House shrugged. "Cool. Well round up the others, I want this place back to normal by the time I get back."
"Where are you going?"
"Finding Wilson. He's gotta come back too, unless you want to start buying me lunch every day."
"I'll pass."
[]
Wilson inspected his Vertigo poster and smiled.
"I still think you should have kept the ones from Feral Pleasures," House decided, stepping in through the balcony door.
"You watch any porno you want and pretend it's me, House, that doesn't make it actually me."
"You forgot to mention everything the wood nymphs taught you about pleasing a man."
"They didn't," Wilson said. "It's a natural talent. No instruction required."
"Care to demonstrate?" House suggested, nodding at Wilson's desk.
"How many times do you want to get fired, House?"
"I don't, I want to prove that we can get away with it."
"We did. We're back. We don't need to do it again."
"You're no fun."
"You have my sincerest apologies."
House didn't say anything else. He sat down on Wilson's couch, rubbing his leg.

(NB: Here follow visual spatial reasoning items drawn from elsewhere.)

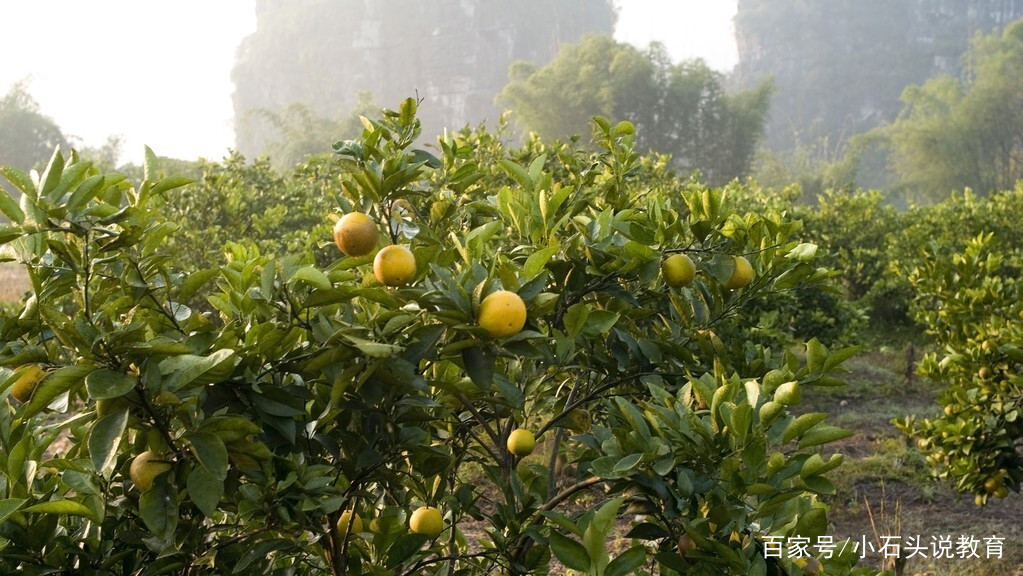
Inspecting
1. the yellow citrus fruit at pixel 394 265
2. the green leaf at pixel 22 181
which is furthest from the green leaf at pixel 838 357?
the green leaf at pixel 22 181

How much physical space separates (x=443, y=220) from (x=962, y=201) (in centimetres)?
804

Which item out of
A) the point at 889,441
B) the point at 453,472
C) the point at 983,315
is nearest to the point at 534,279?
the point at 453,472

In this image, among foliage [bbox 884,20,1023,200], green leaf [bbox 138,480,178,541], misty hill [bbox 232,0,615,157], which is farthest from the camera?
misty hill [bbox 232,0,615,157]

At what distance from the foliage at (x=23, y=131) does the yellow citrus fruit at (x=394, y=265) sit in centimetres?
3686

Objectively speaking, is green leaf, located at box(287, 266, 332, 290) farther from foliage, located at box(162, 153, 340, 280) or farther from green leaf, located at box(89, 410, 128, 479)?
foliage, located at box(162, 153, 340, 280)

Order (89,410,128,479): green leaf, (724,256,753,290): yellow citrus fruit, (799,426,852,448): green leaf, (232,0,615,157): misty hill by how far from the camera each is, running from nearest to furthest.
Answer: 1. (89,410,128,479): green leaf
2. (799,426,852,448): green leaf
3. (724,256,753,290): yellow citrus fruit
4. (232,0,615,157): misty hill

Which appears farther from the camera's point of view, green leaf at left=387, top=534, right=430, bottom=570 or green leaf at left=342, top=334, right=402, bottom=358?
green leaf at left=387, top=534, right=430, bottom=570

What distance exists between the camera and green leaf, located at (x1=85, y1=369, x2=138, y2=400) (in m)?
0.81

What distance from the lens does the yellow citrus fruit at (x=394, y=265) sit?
101cm

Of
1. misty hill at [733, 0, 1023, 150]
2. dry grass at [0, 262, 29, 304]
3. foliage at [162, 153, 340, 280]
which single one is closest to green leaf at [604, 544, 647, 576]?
foliage at [162, 153, 340, 280]

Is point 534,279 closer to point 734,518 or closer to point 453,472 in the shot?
point 734,518

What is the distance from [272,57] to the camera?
214 feet

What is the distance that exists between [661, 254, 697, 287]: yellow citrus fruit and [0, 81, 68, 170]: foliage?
36877 millimetres

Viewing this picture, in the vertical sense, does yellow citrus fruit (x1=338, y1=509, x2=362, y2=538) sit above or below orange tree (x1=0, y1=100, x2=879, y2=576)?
below
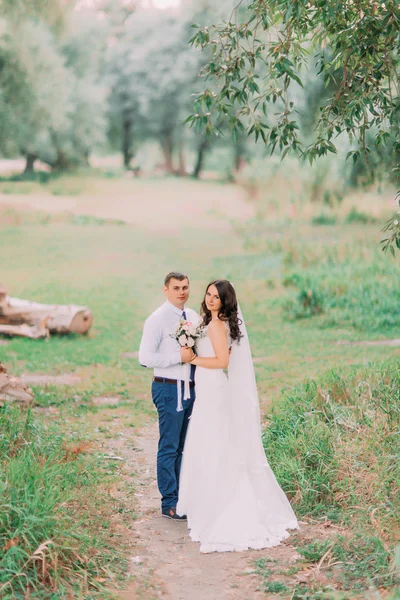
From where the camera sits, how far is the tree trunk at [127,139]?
42125 millimetres

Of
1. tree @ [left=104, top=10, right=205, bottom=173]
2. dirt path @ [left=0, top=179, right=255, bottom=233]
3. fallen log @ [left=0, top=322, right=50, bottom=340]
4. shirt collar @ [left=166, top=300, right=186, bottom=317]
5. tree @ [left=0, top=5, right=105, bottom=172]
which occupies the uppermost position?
tree @ [left=104, top=10, right=205, bottom=173]

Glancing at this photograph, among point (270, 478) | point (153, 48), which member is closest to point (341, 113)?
point (270, 478)

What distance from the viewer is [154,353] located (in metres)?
5.62

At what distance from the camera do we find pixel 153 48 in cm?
3947

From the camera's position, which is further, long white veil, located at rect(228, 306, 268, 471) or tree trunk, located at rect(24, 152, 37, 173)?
tree trunk, located at rect(24, 152, 37, 173)

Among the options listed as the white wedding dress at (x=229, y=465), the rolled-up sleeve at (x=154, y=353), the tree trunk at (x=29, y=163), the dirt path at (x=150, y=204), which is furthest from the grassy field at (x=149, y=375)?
the tree trunk at (x=29, y=163)

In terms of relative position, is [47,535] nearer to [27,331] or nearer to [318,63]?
[318,63]

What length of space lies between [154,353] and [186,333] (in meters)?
0.30

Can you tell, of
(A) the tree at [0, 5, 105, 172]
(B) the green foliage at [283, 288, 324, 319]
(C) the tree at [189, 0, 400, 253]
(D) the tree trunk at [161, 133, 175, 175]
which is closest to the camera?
(C) the tree at [189, 0, 400, 253]

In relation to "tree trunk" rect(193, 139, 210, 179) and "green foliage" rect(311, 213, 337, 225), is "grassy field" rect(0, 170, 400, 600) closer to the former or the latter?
"green foliage" rect(311, 213, 337, 225)

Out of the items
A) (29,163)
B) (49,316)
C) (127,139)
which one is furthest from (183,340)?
(127,139)

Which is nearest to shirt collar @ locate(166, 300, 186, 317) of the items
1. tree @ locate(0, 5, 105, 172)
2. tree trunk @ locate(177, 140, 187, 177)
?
tree @ locate(0, 5, 105, 172)

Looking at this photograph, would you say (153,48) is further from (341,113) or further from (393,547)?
(393,547)

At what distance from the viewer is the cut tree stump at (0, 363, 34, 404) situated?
7.95 m
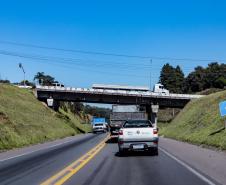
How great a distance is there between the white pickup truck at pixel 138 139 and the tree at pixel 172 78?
148676mm

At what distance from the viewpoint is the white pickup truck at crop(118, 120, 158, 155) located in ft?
74.5

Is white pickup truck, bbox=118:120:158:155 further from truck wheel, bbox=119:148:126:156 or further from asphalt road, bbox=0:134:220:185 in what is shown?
asphalt road, bbox=0:134:220:185

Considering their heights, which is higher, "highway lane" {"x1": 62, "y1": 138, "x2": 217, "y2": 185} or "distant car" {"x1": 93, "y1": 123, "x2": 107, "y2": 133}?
"distant car" {"x1": 93, "y1": 123, "x2": 107, "y2": 133}

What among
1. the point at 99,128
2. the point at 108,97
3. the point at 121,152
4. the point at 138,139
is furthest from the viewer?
the point at 108,97

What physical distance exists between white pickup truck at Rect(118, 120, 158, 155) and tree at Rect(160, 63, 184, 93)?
14868 centimetres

Wilson sat next to him. "How is it?"
"The same as it always is, three, maybe four."
"It hasn't been worse than usual?"
"Not today."
Wilson sighed. "Do you think you're gonna forgive her?"
"I don't know if I can."
"Do you want to?"
"I don't know. If it was just the syphilis, maybe, but..."
"You don't know," Wilson finished for him.
"We have no way of knowing."
"I know," Wilson said.
"But you forgave her."
"I...believed she was really and truly sorry. I'm giving her a chance. I'm trusting people. You should try it sometime."
"I'm trusting you."
That made Wilson smile. "Does it upset you that I forgave her?" he asked.
"Would it make a difference if it did?"
"Either way, I'd like to know."
House paused. "I guess not," he said eventually. "It's your nature to care, to forgive. It's who you are. And I can't complain about it because if you weren't that way you would have stopped being my friend a long time ago."
Wilson smiled again. He leaned against House on the couch, resting his head on his shoulder.